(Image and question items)
--- --- ---
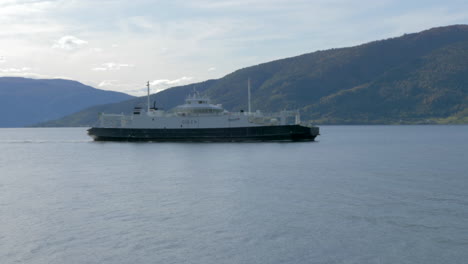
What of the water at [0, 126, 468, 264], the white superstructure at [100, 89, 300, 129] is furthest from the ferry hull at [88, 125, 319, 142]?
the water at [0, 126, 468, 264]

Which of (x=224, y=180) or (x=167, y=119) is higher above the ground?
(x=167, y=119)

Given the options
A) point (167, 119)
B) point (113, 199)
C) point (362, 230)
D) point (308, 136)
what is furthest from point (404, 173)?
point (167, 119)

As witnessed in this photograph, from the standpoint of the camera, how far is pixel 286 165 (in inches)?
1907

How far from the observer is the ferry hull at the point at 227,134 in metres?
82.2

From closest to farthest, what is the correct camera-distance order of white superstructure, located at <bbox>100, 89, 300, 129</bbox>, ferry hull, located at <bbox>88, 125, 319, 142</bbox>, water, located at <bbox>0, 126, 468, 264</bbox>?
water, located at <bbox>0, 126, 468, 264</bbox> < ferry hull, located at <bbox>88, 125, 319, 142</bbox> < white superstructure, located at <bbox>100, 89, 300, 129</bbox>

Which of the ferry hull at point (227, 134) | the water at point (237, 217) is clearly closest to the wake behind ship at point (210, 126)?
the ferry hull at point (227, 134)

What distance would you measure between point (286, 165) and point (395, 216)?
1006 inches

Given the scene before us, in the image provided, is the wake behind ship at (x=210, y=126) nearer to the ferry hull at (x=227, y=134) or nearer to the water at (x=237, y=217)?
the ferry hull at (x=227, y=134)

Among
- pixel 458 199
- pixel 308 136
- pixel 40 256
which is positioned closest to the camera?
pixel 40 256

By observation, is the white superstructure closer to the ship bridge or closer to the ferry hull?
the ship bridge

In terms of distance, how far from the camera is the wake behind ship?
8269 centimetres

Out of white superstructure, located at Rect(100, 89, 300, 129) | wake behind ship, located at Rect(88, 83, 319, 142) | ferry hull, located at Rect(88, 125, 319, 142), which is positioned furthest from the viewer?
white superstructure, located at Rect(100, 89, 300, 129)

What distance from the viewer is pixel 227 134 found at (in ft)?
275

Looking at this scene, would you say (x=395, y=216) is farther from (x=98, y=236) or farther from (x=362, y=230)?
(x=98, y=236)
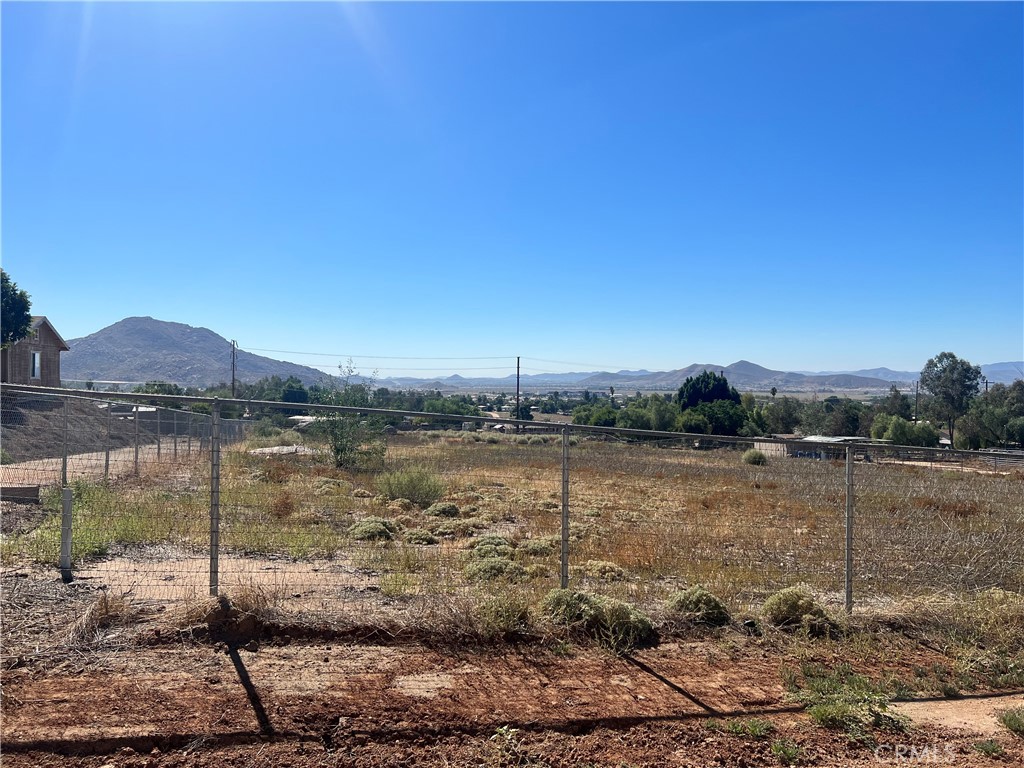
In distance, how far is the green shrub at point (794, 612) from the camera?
--- --- ---
Exercise brief
Rewrite the items above with every instance of "furthest" changed to "farthest", leaving all other text as it is. Omit the pictures from your output.

Solved exercise
What of the water at [0, 126, 468, 264], the white superstructure at [100, 89, 300, 129] is farthest from the ferry hull at [88, 125, 319, 142]?
the water at [0, 126, 468, 264]

Which of (x=224, y=180) or (x=167, y=119) is higher above the ground?
(x=167, y=119)

Given the options
A) point (167, 119)
B) point (113, 199)
C) point (362, 230)
D) point (308, 136)
what is farthest from point (404, 173)?
point (167, 119)

As witnessed in this photograph, from the standpoint of the camera, how far is pixel 286 165 (in inches)?
1907

How far from the observer is the ferry hull at the point at 227,134 in metres?
82.2

From closest to farthest, what is the correct camera-distance order of white superstructure, located at <bbox>100, 89, 300, 129</bbox>, ferry hull, located at <bbox>88, 125, 319, 142</bbox>, water, located at <bbox>0, 126, 468, 264</bbox>?
water, located at <bbox>0, 126, 468, 264</bbox> < ferry hull, located at <bbox>88, 125, 319, 142</bbox> < white superstructure, located at <bbox>100, 89, 300, 129</bbox>

Which of the ferry hull at point (227, 134) | the water at point (237, 217) is clearly closest to the wake behind ship at point (210, 126)?
the ferry hull at point (227, 134)

What distance would you measure between point (286, 165) and point (395, 216)?
1006 inches

Given the scene before us, in the image provided, is the wake behind ship at (x=210, y=126) nearer to the ferry hull at (x=227, y=134) or nearer to the water at (x=237, y=217)?
the ferry hull at (x=227, y=134)

Among
- pixel 458 199
- pixel 308 136
- pixel 40 256
which is positioned closest to the camera?
pixel 40 256

By observation, is the white superstructure closer to the ship bridge or closer to the ferry hull?
the ship bridge

In terms of distance, how far from the camera is the wake behind ship?
8269 centimetres

Out of white superstructure, located at Rect(100, 89, 300, 129) | wake behind ship, located at Rect(88, 83, 319, 142) | ferry hull, located at Rect(88, 125, 319, 142), which is positioned farthest from the viewer?
white superstructure, located at Rect(100, 89, 300, 129)

What distance from the viewer is pixel 227 134 found at (in ft)?
275

Looking at this scene, would you say (x=395, y=216) is farther from (x=98, y=236) or farther from (x=362, y=230)?
(x=98, y=236)
In distance, how far is the green shrub at point (794, 612) from the camera?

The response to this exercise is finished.